Elasticsearch

From https://www.elastic.co/products/elasticsearch:

Elasticsearch is a distributed, RESTful search and analytics engine capable of addressing a growing number of use cases. As the heart of the Elastic Stack, it centrally stores your data for lightning fast search, fine‑tuned relevancy, and powerful analytics that scale with ease.

Data

Indexing

Most data is associated with a data stream, which is an abstraction from traditional indices that leverages one or more backing indices to manage and represent the data within the data stream. The usage of data streams allows for greater flexibility in data management.

Data streams can be targeting during search or other operations directly, similar to how indices are targeted.
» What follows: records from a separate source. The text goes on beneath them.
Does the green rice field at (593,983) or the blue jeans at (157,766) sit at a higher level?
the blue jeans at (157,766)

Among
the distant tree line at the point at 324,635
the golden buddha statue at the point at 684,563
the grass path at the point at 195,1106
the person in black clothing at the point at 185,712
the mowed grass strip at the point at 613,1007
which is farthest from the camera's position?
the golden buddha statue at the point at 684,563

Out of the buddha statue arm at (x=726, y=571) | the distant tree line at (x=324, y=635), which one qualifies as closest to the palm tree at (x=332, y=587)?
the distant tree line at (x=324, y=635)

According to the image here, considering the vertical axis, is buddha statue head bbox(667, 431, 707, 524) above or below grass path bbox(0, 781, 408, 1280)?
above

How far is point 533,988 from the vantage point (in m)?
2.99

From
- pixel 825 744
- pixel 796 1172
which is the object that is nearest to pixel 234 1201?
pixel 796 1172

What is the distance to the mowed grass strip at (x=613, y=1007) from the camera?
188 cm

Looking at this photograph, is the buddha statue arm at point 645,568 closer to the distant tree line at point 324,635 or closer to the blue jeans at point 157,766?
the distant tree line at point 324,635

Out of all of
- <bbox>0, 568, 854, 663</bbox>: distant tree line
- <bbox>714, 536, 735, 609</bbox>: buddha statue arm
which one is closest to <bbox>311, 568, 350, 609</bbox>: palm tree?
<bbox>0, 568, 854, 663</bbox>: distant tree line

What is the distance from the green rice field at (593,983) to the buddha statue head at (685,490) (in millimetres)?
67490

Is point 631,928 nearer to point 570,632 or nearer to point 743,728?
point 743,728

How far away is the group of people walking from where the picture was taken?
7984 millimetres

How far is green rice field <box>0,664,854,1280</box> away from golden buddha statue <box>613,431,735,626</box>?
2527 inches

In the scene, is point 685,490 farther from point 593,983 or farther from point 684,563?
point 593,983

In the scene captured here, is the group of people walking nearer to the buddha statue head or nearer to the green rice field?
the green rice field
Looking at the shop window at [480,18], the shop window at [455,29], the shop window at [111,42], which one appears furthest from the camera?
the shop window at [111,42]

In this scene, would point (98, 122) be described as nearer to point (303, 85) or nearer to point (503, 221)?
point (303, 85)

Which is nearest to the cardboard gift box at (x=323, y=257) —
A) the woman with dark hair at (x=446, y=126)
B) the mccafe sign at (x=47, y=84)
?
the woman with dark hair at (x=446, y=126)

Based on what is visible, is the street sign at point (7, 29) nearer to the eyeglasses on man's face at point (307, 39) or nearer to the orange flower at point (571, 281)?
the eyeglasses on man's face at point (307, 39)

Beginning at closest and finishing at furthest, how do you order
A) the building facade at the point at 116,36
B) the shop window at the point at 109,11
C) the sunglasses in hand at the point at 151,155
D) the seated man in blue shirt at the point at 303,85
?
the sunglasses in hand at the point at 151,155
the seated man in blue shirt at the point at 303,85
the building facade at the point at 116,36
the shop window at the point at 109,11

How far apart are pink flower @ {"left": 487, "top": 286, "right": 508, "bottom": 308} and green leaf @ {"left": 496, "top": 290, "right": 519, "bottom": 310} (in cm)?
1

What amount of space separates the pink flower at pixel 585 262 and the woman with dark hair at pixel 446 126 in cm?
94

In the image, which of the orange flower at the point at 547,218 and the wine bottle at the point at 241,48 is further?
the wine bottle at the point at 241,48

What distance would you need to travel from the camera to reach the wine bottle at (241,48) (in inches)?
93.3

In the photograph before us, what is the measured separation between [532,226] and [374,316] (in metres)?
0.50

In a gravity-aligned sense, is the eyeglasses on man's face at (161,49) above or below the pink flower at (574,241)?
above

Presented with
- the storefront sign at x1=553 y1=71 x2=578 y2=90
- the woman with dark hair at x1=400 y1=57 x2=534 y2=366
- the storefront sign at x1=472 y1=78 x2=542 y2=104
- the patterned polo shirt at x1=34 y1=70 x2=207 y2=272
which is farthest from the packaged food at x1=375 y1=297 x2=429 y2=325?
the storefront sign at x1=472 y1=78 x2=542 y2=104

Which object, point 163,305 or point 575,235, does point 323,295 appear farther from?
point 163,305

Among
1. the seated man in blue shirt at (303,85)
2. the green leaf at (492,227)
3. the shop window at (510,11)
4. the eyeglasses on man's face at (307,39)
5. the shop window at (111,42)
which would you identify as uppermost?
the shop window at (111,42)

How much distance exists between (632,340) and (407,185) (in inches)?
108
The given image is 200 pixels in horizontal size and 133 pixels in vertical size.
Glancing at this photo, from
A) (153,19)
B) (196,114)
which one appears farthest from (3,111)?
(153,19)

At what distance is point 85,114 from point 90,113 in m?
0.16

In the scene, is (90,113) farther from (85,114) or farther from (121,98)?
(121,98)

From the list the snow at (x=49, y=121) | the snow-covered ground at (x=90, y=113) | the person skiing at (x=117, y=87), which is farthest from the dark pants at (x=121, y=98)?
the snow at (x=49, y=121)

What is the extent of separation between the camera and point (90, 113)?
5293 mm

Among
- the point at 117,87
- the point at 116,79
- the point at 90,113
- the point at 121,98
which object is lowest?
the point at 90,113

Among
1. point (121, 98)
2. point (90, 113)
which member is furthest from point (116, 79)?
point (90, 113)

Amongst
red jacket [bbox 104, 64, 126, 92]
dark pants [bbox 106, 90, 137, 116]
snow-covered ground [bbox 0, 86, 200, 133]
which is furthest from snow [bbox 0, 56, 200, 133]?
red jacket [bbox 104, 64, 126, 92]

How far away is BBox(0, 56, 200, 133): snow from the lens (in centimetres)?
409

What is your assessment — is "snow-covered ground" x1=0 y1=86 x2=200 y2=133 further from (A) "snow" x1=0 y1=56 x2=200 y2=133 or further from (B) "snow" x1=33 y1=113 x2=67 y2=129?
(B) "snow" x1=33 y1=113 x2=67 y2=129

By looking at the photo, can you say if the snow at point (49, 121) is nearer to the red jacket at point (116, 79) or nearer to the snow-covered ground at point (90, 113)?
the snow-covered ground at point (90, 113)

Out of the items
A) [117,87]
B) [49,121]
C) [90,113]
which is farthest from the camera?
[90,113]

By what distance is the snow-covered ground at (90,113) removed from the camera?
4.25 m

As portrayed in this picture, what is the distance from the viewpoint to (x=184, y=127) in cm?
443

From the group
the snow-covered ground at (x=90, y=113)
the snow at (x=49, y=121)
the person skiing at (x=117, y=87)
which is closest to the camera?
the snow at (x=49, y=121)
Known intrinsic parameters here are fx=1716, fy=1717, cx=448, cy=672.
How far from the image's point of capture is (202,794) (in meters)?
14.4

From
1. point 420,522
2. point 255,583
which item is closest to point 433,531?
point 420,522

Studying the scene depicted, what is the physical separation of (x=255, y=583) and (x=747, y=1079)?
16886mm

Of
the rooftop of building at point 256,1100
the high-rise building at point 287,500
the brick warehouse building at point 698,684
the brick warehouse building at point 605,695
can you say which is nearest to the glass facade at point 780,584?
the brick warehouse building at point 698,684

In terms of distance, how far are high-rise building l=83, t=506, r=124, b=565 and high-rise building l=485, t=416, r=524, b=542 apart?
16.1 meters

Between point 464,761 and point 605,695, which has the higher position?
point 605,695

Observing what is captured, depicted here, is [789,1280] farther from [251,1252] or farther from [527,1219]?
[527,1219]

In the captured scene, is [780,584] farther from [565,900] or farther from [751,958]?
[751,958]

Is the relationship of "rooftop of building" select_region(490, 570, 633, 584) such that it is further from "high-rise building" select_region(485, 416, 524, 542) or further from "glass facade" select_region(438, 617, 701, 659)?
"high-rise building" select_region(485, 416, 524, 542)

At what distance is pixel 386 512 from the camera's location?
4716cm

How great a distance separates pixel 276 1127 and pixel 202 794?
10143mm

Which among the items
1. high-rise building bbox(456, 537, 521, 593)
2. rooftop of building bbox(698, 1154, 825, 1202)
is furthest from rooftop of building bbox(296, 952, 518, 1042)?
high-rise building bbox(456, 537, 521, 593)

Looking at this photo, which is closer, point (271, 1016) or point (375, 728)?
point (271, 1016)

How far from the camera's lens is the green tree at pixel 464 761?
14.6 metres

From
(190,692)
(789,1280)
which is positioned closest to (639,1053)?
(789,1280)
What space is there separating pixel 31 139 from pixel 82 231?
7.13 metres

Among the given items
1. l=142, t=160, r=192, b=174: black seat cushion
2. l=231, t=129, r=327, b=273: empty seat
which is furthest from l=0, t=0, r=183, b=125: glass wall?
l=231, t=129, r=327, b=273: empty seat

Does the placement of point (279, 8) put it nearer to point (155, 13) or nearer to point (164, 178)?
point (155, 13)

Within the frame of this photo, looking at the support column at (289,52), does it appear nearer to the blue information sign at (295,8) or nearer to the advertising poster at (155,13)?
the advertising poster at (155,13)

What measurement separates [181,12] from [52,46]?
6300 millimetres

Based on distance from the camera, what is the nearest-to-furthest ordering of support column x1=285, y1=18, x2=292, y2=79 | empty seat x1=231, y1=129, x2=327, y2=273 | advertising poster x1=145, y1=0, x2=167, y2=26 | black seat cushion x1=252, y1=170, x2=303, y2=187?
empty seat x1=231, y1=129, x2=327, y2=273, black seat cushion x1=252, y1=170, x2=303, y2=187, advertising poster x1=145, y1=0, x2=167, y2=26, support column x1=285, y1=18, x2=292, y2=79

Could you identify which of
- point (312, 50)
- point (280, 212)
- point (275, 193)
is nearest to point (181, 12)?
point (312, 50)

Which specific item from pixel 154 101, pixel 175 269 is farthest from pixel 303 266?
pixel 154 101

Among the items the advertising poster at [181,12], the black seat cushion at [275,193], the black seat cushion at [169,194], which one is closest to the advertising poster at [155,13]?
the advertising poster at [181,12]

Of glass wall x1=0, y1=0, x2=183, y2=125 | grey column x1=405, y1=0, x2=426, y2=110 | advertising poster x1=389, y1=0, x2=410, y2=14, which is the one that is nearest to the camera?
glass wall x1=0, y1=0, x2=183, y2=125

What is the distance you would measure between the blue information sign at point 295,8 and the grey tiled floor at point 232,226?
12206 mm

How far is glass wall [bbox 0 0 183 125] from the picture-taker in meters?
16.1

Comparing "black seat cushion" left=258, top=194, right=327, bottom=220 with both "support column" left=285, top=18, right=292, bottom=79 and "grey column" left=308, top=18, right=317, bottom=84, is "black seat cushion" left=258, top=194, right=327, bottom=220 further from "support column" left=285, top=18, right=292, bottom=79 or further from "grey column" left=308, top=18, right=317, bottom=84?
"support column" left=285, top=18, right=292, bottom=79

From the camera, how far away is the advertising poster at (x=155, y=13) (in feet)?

For example, a CLI-based query against Zeek connection records would look like the following:

so-elasticsearch-query logs-zeek-so/_search?q=event.dataset:conn

When this query is run against the backend data, it is actually targeting one or more backing indices, such as:

.ds-logs-zeek-so-2022-03-07.0001
.ds-logs-zeek-so-2022-03-08.0001
.ds-logs-zeek-so-2022-03-08.0002

Similarly, you can target a single backing index with the following query:

so-elasticsearch-query .ds-logs-zeek-so-2022-03-08.001/_search?q=event.dataset:conn

You can learn more about data streams at https://www.elastic.co/guide/en/elasticsearch/reference/current/data-streams.html.

Schema

Security Onion tries to adhere to the Elastic Common Schema wherever possible. Otherwise, additional fields or slight modifications to native Elastic field mappings may be found within the data.

Management

Elasticsearch indices are managed by the so-elasticsearch-indices-delete utility and ILM (https://www.elastic.co/guide/en/elasticsearch/reference/current/index-lifecycle-management.html).

so-elasticsearch-indices-delete handles size-based index deletion and ILM handles the following:

size-based index rollover
time-based index rollover
time-based content tiers
time-based index deletion

Default ILM policies are preconfigured and associated with various data streams and index templates in /opt/so/saltstack/default/salt/elasticsearch/defaults.yaml.

Querying

You can query Elasticsearch using web interfaces like Alerts, Dashboards, Hunt, and Kibana. You can also query Elasticsearch from the command line using a tool like curl. You can also use so-elasticsearch-query.

Authentication

You can authenticate to Elasticsearch using the same username and password that you use for Security Onion Console (SOC).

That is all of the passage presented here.